Ottawa Citizen

A November day that changed a generation

- PETER ROBB Peter Robb is the Citizen’s deputy editor.

November in New England is not like November in Ottawa. The days are crisp and clear. Cool, not cold, in the morning and warming throughout the daylight hours. The nights, although longer, are still enjoyable.

It is football weather. And in 1963, when I was a boy of nine, we played a lot of touch football, in groups or in pairs in one backyard or another, one open field or the next.

The year 1963 was part of my American adventure. Our family had moved to Weston, Conn., with my father, who was employed by a precursor to the United Way campaigns we are so familiar with today.
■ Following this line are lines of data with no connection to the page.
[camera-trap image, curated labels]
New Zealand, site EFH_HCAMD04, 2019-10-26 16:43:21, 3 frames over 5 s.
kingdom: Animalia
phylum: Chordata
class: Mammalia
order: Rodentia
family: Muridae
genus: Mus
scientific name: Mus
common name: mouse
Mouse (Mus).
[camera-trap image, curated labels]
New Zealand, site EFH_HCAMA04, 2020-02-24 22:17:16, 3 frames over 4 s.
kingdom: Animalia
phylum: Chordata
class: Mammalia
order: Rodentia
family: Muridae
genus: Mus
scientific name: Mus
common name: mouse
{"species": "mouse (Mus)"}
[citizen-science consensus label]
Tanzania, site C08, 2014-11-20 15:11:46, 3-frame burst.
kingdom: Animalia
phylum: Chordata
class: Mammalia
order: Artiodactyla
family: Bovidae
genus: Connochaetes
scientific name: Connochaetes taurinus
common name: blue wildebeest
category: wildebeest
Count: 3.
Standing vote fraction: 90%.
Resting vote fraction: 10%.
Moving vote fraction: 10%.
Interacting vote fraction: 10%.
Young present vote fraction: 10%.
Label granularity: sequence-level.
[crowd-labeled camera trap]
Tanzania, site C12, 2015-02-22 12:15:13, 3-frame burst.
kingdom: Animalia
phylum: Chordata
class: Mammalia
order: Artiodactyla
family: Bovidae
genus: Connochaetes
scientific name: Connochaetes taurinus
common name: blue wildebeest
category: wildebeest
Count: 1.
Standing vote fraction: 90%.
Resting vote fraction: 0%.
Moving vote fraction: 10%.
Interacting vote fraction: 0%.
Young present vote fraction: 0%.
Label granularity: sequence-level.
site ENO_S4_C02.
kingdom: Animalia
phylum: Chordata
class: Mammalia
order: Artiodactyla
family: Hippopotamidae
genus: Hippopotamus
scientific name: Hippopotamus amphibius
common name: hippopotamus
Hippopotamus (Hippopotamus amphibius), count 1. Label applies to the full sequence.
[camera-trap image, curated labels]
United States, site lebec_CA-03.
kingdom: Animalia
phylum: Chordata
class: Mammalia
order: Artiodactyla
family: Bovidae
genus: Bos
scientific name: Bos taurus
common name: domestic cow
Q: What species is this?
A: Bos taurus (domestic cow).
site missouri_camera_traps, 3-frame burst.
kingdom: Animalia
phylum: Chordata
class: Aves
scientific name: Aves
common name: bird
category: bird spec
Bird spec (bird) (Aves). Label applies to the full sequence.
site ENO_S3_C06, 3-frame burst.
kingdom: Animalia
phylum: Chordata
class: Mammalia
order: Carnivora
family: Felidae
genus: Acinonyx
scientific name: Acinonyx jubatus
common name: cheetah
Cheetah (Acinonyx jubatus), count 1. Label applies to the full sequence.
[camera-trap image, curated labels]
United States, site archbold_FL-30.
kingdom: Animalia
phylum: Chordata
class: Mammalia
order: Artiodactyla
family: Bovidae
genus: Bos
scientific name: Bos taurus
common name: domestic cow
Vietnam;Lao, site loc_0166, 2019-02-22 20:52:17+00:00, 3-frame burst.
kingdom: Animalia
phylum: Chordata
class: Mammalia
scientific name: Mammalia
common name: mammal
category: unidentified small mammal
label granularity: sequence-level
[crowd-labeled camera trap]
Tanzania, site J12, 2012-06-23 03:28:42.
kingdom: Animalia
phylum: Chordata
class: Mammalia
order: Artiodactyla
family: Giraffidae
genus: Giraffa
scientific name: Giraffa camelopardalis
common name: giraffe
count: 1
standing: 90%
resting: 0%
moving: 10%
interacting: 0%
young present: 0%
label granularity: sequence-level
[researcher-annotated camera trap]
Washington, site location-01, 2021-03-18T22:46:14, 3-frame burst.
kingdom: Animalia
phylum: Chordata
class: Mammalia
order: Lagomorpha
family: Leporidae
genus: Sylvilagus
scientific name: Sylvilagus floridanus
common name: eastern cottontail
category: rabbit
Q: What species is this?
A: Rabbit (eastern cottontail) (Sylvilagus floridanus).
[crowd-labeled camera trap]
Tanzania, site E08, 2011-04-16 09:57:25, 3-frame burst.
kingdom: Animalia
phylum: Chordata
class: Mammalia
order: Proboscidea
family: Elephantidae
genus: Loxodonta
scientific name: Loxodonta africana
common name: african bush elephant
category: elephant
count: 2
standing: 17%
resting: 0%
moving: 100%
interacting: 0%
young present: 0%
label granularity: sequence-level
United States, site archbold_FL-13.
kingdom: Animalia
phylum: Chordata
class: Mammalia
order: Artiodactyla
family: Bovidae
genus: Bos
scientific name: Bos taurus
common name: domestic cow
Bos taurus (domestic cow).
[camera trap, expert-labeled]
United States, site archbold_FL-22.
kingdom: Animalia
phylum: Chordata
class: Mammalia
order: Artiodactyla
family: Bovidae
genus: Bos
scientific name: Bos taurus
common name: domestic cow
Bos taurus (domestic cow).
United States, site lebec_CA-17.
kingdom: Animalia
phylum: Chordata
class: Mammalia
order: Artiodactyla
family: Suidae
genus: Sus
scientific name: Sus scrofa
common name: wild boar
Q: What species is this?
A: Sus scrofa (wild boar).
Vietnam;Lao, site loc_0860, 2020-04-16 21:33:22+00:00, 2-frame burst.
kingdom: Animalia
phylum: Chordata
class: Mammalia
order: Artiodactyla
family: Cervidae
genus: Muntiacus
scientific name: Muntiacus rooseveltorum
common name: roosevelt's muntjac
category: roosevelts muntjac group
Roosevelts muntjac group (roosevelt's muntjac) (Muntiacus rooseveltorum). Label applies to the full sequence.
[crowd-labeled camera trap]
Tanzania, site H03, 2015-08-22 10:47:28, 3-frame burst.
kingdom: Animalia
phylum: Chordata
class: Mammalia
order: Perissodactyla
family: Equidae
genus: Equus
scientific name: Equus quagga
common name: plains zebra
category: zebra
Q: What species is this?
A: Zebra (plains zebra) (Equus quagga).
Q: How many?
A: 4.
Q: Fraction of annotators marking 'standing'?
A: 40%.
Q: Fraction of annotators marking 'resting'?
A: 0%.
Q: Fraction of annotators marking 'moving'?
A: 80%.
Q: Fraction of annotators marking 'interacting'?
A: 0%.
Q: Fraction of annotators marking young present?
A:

He worked in New York City, and every morning he took the train to Manhattan from nearby Westport like all the other men in their grey suits and carrying their black briefcases.

Weston itself was a surprising­ly wealthy community then, and now, although we were not part of that set. It sits in Fairfield County, and, because of its proximity to New York, was host to many rich and famous people who would maintain summer homes. George Balanchine, the great choreograp­her lived there, for example, and Bette Davis. It was that kind of place. We kids never saw any of these people. They lived on large horsey estates with fences.

In general, those days are a bit misty now. I recall them as a happy time for the most part, an innocent time before the world changed.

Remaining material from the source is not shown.